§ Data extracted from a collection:
+-------+
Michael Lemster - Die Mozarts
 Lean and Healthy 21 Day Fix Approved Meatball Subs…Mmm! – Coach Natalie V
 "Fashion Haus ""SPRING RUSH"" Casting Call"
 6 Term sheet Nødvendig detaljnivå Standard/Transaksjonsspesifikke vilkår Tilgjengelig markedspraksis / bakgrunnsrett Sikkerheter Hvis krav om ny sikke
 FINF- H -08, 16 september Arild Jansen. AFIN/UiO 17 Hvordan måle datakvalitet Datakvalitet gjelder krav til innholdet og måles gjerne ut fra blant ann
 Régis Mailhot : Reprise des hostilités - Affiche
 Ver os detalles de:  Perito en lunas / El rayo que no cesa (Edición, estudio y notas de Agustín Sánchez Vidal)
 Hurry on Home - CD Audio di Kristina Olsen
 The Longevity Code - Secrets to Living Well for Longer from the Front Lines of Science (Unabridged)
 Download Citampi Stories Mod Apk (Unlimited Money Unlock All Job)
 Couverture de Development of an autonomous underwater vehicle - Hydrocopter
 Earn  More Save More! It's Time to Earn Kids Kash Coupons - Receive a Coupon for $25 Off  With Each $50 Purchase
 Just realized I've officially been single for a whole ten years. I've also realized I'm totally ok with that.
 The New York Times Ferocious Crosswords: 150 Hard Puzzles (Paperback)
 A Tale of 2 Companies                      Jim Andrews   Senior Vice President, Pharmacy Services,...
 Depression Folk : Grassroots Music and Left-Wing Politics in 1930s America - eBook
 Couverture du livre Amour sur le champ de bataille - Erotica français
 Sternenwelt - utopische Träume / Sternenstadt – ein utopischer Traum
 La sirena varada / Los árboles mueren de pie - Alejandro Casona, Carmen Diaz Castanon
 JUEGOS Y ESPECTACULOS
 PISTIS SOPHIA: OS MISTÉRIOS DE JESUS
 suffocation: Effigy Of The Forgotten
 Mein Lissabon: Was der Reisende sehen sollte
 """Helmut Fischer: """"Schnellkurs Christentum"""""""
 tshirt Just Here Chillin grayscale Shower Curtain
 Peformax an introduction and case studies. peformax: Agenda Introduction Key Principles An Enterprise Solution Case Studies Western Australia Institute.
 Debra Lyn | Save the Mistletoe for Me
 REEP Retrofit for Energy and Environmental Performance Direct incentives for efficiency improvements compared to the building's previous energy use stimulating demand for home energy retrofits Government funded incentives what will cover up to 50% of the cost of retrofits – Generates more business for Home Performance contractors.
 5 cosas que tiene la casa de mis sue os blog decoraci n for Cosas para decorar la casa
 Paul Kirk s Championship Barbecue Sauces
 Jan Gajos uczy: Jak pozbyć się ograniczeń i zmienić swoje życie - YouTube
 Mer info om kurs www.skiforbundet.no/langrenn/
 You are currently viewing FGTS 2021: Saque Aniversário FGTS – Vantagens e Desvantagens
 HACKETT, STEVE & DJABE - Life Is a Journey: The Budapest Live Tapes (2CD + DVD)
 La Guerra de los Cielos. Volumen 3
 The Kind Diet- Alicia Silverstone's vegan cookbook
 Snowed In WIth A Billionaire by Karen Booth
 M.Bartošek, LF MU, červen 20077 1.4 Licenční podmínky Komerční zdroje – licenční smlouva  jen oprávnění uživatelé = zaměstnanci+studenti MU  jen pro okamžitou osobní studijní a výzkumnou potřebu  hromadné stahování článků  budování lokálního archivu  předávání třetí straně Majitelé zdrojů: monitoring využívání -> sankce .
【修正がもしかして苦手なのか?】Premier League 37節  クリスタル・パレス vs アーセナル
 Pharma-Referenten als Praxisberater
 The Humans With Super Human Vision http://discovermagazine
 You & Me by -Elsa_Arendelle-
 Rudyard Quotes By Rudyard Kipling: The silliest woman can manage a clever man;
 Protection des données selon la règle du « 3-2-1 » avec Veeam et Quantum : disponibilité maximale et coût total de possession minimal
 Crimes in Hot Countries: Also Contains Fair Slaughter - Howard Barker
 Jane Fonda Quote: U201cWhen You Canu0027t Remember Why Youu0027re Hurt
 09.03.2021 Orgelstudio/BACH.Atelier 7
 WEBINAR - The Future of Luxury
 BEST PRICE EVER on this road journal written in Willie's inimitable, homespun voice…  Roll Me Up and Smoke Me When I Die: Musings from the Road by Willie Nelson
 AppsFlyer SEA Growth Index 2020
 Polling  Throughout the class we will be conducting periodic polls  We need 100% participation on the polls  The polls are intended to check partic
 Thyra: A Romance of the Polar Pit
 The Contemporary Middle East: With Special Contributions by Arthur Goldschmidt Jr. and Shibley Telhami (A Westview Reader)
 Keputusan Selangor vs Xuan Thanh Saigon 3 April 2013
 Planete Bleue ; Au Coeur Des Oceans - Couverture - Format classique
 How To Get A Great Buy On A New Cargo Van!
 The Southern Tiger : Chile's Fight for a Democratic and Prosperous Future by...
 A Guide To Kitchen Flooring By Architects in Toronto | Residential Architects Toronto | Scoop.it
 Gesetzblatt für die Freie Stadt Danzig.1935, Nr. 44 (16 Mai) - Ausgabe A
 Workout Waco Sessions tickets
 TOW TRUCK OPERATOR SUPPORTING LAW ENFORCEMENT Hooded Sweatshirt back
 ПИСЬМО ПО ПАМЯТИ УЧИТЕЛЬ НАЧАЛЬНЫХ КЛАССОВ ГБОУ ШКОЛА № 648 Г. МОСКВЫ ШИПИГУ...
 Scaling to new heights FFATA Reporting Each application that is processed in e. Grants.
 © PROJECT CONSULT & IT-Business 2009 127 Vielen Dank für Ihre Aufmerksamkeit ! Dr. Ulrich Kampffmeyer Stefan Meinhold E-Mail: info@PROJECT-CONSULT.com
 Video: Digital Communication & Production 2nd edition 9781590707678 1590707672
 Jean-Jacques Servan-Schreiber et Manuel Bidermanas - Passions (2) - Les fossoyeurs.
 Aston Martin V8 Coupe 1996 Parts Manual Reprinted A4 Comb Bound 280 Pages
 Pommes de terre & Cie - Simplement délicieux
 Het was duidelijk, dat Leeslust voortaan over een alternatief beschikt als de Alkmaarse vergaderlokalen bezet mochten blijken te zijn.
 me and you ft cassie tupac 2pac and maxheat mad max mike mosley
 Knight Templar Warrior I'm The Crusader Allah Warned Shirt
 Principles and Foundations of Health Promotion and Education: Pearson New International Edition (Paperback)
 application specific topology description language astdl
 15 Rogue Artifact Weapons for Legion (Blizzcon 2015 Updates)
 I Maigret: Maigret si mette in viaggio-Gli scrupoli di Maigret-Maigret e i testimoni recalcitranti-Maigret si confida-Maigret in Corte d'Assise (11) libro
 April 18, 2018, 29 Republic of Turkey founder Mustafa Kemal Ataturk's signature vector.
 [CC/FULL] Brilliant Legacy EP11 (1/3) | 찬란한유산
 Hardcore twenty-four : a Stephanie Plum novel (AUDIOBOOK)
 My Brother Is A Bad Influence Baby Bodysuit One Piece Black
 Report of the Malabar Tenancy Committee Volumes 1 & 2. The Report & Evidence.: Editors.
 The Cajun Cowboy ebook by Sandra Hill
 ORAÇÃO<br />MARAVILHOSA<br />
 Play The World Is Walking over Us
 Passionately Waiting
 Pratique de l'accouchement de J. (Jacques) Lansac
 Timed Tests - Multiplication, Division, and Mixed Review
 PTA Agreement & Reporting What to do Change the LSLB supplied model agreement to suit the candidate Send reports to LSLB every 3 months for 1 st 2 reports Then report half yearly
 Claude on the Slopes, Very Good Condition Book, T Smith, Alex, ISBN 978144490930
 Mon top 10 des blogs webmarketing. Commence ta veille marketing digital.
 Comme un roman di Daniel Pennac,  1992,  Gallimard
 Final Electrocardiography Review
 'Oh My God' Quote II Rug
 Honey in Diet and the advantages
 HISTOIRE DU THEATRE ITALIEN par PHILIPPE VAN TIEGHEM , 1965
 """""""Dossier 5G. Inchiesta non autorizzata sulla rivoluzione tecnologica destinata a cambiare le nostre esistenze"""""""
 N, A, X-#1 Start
+-------+
§ PROBLEM STATEMENT: Retype, exactly and in full, the lines above from the one containing "Passionately Waiting" through the one containing "HISTOIRE DU THEATRE".

§ ANSWER FOR THE TASK:
 Passionately Waiting
 Pratique de l'accouchement de J. (Jacques) Lansac
 Timed Tests - Multiplication, Division, and Mixed Review
 PTA Agreement & Reporting What to do Change the LSLB supplied model agreement to suit the candidate Send reports to LSLB every 3 months for 1 st 2 reports Then report half yearly
 Claude on the Slopes, Very Good Condition Book, T Smith, Alex, ISBN 978144490930
 Mon top 10 des blogs webmarketing. Commence ta veille marketing digital.
 Comme un roman di Daniel Pennac,  1992,  Gallimard
 Final Electrocardiography Review
 'Oh My God' Quote II Rug
 Honey in Diet and the advantages
 HISTOIRE DU THEATRE ITALIEN par PHILIPPE VAN TIEGHEM , 1965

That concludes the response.